嫁ぐ日
第五章 雛子
「ふぅ〜。やっとアルバムの整理も終わったかな?…」
僕は今、アルバムの整理を終えたところだった。いろいろの思い出の詰まったアルバムはとても重い。これを一人で片付けるのか…。結構な量のアルバムだ。一度に直せるはずもなく、少しずつ直していくことにする。と、一つのアルバムを見つけた。僕はそれを広げる。
アルバムの中には幼かった妹の写真が貼ってあった。そう、明日僕の妹が嫁ぐ。妹の名前は雛子と言う。僕より年が一回りも違う妹だ。年が一回りも違う妹…。いろいろわがままを言ったり、拗ねたりと大変だった。でも、他の子に比べると我慢強い子だったからその辺は良かったと思っている。
それは一概に僕の家族に起こった悲劇なのかもしれないな…。父さんは会社で倒れ、そのまま帰らぬ人に…。僕が16歳、雛子が4歳になった頃だ。母さんは父さんが亡くなった後僕たちを女手一つで育ててきたが、無理が祟ったのか3年後に仕事場で倒れ 、そのまま…。
それから僕は妹と二人で暮らしてきた。1枚の写真がある。それは父さんや母さんが元気だった頃…、ちょうど雛子の3歳の誕生日に写した写真だった。雷が怖くて、ちょっと甘えん坊なところもあった僕の妹は、よく父さんの机の下に、当時可愛がっていた人形と一緒に震えながら隠れていたものだ。
そんな妹が明日嫁ぐ。相手の人は保育所の保父さんで子供の大好きな人だ。初めて彼を紹介されたときから、僕は“この子なら雛子を幸せにしてくれる”…。
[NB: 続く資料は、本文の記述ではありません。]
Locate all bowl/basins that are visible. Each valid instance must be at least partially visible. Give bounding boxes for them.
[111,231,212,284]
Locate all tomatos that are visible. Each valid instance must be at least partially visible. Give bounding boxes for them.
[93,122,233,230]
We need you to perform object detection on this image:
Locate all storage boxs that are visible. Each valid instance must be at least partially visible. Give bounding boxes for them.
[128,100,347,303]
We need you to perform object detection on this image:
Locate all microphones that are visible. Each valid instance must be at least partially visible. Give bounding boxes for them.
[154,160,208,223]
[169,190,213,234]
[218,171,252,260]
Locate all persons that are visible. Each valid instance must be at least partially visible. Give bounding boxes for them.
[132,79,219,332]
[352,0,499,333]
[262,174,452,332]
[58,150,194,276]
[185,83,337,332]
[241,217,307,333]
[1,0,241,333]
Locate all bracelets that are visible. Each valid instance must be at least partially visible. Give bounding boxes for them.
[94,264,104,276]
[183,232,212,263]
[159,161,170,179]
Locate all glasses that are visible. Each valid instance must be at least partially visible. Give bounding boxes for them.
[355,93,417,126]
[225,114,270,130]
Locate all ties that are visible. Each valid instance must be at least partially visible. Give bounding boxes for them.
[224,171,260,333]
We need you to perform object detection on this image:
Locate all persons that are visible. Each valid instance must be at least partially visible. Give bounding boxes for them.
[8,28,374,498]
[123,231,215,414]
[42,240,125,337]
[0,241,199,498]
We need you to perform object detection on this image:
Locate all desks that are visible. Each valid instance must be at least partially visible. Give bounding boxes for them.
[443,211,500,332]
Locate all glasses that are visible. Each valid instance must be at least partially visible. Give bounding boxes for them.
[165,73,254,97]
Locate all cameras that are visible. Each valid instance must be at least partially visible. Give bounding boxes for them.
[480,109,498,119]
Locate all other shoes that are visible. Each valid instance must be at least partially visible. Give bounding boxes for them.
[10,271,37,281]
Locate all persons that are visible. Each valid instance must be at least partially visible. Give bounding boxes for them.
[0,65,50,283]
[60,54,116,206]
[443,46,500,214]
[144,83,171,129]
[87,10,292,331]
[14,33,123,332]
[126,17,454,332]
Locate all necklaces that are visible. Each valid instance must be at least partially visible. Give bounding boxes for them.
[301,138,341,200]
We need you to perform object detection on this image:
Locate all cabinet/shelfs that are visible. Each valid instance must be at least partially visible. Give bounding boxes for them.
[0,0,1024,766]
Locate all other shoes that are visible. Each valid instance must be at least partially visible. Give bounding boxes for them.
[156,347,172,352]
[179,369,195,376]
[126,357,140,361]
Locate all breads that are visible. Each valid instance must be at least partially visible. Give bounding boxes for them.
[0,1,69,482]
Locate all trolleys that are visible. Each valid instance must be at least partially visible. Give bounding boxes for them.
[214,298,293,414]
そう思った…。
あれから長い月日が流れて…。妹も22歳なって明日結婚式を迎える。これからいろんな困難が待っているだろう。でも雛子…。お前なら大丈夫だろう。アルバムに写った妹の写真を見ながら僕はそう思った。
バージンロードを行く僕の妹。繋いでいた手を離す。雛子が涙目でこちらを見ていた。僕はそっと涙を拭いてやる。ぽんと肩を軽く押してやった。
“さあ、これからだよ。雛子…。これからお前の人生が始まるんだ。お前の幸せを、僕は…、兄さんは祈ってるよ…”
そう心の中で呟きながら妹にハンカチを渡した。外は真夏の日差しが眩しい、今日8月15日だった……。